Propagandakarte, wahrscheinlich 1914
Propagandakarte, wahrscheinlich 1914Foto: Privatbesitz

„Die Welt starrt in Waffen im Eisenkleid, / Es klirret und rasselt und gährt weit und breit. / Da’s sein muß, so zieh‘n wir begeistert in’s Feld, / Wir fürchten Gott nur, sonst nichts auf der Welt.“ Dieser Text steht auf einer ungelaufenen Ansichtskarte, wahrscheinlich aus den Anfangstagen des Ersten Weltkriegs.

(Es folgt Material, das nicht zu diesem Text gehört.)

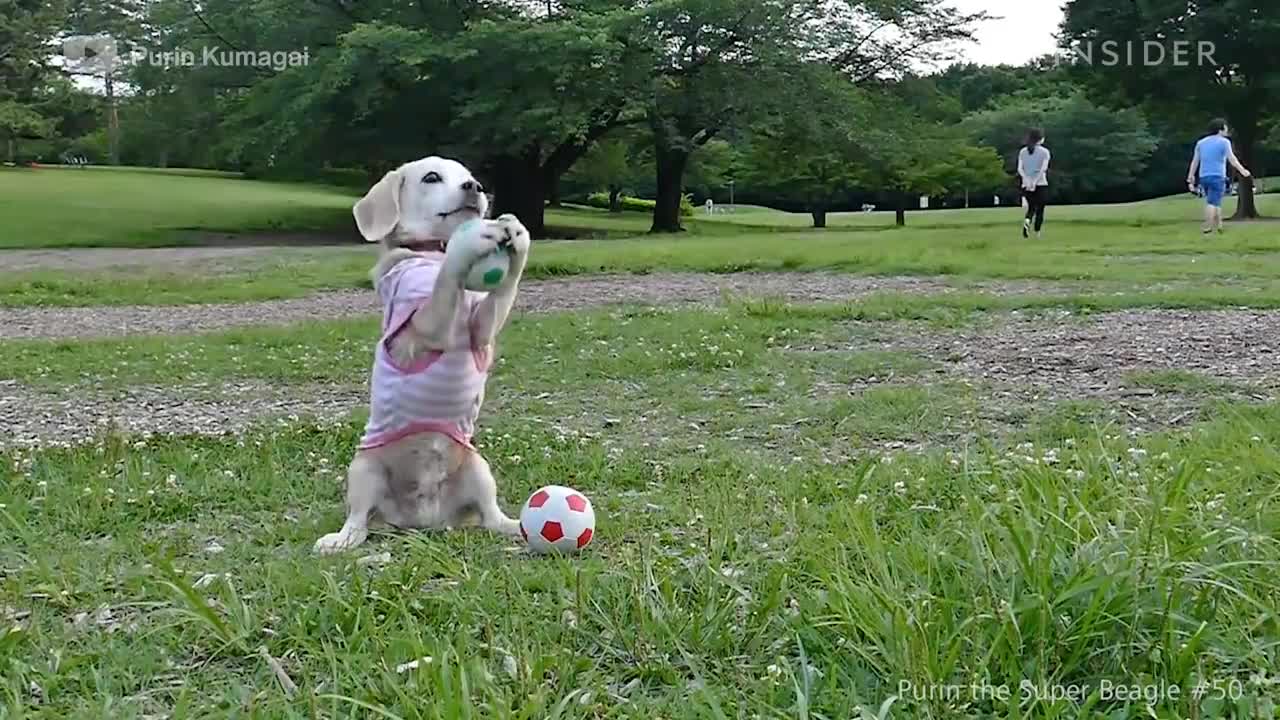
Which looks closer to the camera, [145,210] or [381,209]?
[381,209]

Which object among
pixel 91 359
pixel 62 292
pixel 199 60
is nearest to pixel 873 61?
pixel 199 60

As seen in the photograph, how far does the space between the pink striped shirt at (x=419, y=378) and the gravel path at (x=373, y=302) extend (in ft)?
20.0

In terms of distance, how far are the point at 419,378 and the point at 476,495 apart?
39 centimetres

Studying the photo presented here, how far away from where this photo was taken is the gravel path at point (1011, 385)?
5.35m

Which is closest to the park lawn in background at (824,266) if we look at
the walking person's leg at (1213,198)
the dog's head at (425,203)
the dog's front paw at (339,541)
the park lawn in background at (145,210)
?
the walking person's leg at (1213,198)

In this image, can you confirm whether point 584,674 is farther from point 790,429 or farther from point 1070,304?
point 1070,304

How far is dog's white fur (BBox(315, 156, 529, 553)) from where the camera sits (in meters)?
3.54

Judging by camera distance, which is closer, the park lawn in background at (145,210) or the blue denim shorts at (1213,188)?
the blue denim shorts at (1213,188)

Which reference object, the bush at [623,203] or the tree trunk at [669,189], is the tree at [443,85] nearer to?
the tree trunk at [669,189]

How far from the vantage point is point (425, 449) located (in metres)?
3.62

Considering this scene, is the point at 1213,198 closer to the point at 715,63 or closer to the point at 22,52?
the point at 715,63

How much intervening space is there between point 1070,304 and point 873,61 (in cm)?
2134

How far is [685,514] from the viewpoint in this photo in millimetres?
3633

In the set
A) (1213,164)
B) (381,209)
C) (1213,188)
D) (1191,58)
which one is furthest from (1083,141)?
(381,209)
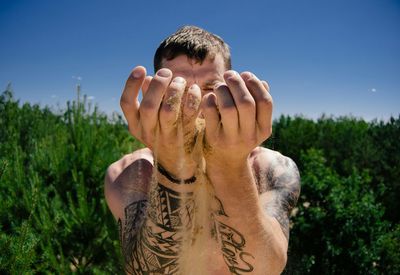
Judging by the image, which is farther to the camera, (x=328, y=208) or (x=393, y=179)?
(x=393, y=179)

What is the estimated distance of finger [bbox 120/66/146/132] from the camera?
105 centimetres

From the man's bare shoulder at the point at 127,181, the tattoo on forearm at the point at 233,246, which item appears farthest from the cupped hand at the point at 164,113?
the man's bare shoulder at the point at 127,181

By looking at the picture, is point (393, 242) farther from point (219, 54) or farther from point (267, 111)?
point (267, 111)

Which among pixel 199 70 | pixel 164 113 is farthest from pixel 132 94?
pixel 199 70

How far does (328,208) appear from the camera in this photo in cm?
476

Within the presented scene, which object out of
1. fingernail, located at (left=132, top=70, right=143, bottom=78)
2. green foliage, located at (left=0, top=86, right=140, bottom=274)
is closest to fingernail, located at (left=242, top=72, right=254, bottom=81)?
fingernail, located at (left=132, top=70, right=143, bottom=78)

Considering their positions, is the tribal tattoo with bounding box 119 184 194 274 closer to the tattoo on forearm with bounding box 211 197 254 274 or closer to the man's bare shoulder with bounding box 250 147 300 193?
the tattoo on forearm with bounding box 211 197 254 274

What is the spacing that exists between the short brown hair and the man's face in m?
0.03

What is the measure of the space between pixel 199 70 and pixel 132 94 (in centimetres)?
61

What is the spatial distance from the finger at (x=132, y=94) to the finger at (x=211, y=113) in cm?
22

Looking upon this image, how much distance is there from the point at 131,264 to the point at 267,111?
1037mm

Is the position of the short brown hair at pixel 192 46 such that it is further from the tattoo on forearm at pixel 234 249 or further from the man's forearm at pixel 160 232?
the tattoo on forearm at pixel 234 249

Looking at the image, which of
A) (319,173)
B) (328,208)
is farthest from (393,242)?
(319,173)

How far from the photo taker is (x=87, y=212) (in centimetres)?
355
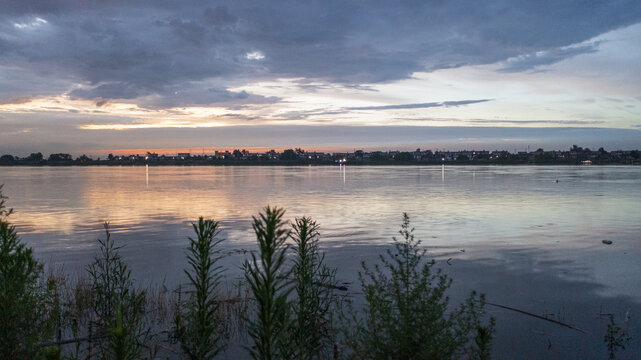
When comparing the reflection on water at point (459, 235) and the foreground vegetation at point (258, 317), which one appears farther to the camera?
the reflection on water at point (459, 235)

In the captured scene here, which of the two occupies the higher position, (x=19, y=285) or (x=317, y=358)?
(x=19, y=285)

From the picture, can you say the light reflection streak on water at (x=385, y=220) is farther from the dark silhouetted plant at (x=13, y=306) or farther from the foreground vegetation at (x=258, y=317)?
the dark silhouetted plant at (x=13, y=306)

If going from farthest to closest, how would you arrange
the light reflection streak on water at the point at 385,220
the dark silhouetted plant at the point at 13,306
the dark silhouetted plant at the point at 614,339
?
the light reflection streak on water at the point at 385,220, the dark silhouetted plant at the point at 614,339, the dark silhouetted plant at the point at 13,306

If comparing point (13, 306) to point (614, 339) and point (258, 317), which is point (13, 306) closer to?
point (258, 317)

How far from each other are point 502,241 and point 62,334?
59.8 feet

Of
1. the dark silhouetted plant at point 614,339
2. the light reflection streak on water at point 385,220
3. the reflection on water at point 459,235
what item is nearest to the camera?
the dark silhouetted plant at point 614,339

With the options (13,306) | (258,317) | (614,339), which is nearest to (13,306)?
(13,306)

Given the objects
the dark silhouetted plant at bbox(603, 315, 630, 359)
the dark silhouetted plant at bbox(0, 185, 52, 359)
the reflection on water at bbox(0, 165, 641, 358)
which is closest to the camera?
the dark silhouetted plant at bbox(0, 185, 52, 359)

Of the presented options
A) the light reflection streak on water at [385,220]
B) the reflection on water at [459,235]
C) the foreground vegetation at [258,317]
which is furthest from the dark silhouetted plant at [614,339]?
the light reflection streak on water at [385,220]

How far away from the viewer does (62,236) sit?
2277 cm

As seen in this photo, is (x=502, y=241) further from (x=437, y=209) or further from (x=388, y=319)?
(x=388, y=319)

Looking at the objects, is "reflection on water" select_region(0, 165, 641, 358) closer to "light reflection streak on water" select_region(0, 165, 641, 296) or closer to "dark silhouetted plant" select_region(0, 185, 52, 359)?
"light reflection streak on water" select_region(0, 165, 641, 296)

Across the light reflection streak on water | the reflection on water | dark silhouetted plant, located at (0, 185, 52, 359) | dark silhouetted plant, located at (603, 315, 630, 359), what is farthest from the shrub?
the light reflection streak on water

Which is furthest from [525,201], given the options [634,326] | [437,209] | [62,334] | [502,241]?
[62,334]
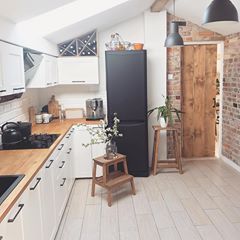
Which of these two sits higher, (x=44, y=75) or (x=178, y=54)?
(x=178, y=54)

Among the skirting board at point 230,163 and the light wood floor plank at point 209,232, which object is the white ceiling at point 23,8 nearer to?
the light wood floor plank at point 209,232

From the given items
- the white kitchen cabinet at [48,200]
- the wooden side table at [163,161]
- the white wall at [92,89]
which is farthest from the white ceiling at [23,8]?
the wooden side table at [163,161]

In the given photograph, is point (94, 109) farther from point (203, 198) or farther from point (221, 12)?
point (221, 12)

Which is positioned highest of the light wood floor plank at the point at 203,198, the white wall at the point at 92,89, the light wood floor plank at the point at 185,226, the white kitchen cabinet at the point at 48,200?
the white wall at the point at 92,89

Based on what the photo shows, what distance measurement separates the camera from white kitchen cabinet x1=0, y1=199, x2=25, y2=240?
146 cm

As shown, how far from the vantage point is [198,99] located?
5180 mm

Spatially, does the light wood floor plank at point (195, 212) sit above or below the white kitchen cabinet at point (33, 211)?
below

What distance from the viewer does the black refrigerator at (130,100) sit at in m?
4.16

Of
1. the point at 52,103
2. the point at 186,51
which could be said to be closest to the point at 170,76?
the point at 186,51

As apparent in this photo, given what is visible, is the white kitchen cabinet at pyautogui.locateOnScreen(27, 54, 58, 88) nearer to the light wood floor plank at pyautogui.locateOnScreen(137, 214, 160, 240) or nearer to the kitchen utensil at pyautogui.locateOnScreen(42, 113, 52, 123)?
the kitchen utensil at pyautogui.locateOnScreen(42, 113, 52, 123)

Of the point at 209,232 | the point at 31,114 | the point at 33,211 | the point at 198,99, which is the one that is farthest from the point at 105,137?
the point at 198,99

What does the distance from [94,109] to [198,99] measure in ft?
6.29

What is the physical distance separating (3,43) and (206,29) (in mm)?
3527

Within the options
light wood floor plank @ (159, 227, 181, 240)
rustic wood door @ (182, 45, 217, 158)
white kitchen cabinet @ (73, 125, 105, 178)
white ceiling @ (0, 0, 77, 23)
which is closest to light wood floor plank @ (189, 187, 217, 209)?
light wood floor plank @ (159, 227, 181, 240)
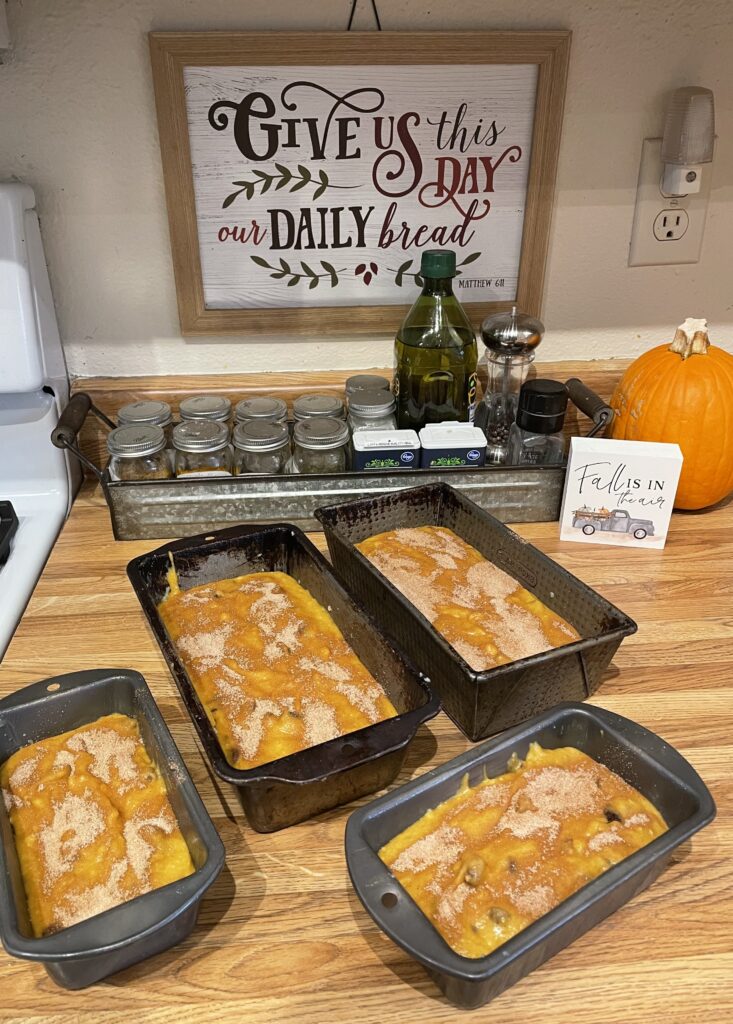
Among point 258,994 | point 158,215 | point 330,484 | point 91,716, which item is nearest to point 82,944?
point 258,994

Viele Jahre lang vertrat der Verfasser dieses Beitrags als Geschichtslehrer die durch historische Fotografien scheinbar belegte Meinung, Anfang August 1914 habe eine große Kriegsbegeisterung die gesamte Zivilbevölkerung des damaligen Kaiserreichs erfasst. Man sprach in der Wissenschaft in Anlehnung an zeitgenössische Quellen vom sogenannten „Augusterlebnis“ oder vom „Geist von 1914“. Lokalgeschichtliche Forschungen entlarvten jedoch bereits vor der Jahrtausendwende diese Ansicht als Legende. Nicht überall jubelten nämlich die Menschen, als die Nachrichten vom Kriegsbeginn bekannt wurden und zumeist junge Männer in die Kasernen einrückten, um für einen angeblich zeitlich kurzen Waffengang ausgebildet zu werden. Viele Deutsche glaubten immerhin, in einen gerechten Verteidigungskrieg zu ziehen. Der Jubel war in Wirklichkeit in den Städten größer als auf dem Lande, er war stärker vor allem im Besitz- und Bildungsbürgertum als bei Arbeitern und Bauern und lauter bei der jungen als bei der älteren Generation. Auf dem Lande herrschte zumeist tiefe Niedergeschlagenheit, und sogar im Morgenblatt der „Münchener Neuesten Nachrichten“ hieß es am 4. August 1914 unter dem Titel „Der zweite Mobilmachungstag“: „Schwerer Kummer aber ist bei vielen unserer Bauernfamilien eingezogen, denn die Väter oft sehr kinderreicher Familien müssen fort, die Söhne, Pferde und Wagen werden von den Militärbehörden gefordert, und draußen steht die Ernte.“

Wie sah wohl die Situation in Baltmannsweiler und Hohengehren aus? Auch in diesen beiden Dörfern veränderte der Kriegsbeginn das Leben der Bevölkerung einschneidend. Einen wenn auch sehr nationalistisch gefärbten Eindruck gibt die 1936 erschienene und vom damaligen Hauptlehrer Albert Eberle verfasste Ortsgeschichte Baltmannsweilers. Eberle schreibt: „Wie eine Bombe schlug sie [die Kriegserklärung vom 1. August 1914] in unser stilles Dorf ein. Die Mobilmachung wurde durch die Ortsschelle und durch Plakate bekanntgegeben. Alles stand auf den Straßen oder schaute zum Fenster heraus und besprach lebhaft das große Ereignis. Viele Frauen weinten. Mütter und Kinder bangten um ihre Angehörigen. Die wehrpflichtigen Bauern aber standen unter ihren Scheunentoren, in die sie bald die gereifte Ernte […] einzuführen gehofft hatten [und] nickten einander ernsten Blickes zu“. Die Männer, die in den folgenden Tagen und Wochen infolge der Mobilmachung „einrücken“ mussten (und vielleicht auch wollten), wurden von ihren Angehörigen auf die Bahnhöfe nach Esslingen, Reichenbach und Winterbach begleitet, wo allen ein schwerer Abschied bevorstand. Die „Ausmarschierten“ fehlten nun als Arbeitskräfte, an ihre Stelle traten vermehrt Frauen und Mädchen aus der Gemeinde, die sogar als Streckenarbeiterinnen bei der Reichsbahn beschäftigt wurden, aber auch Kriegsgefangene.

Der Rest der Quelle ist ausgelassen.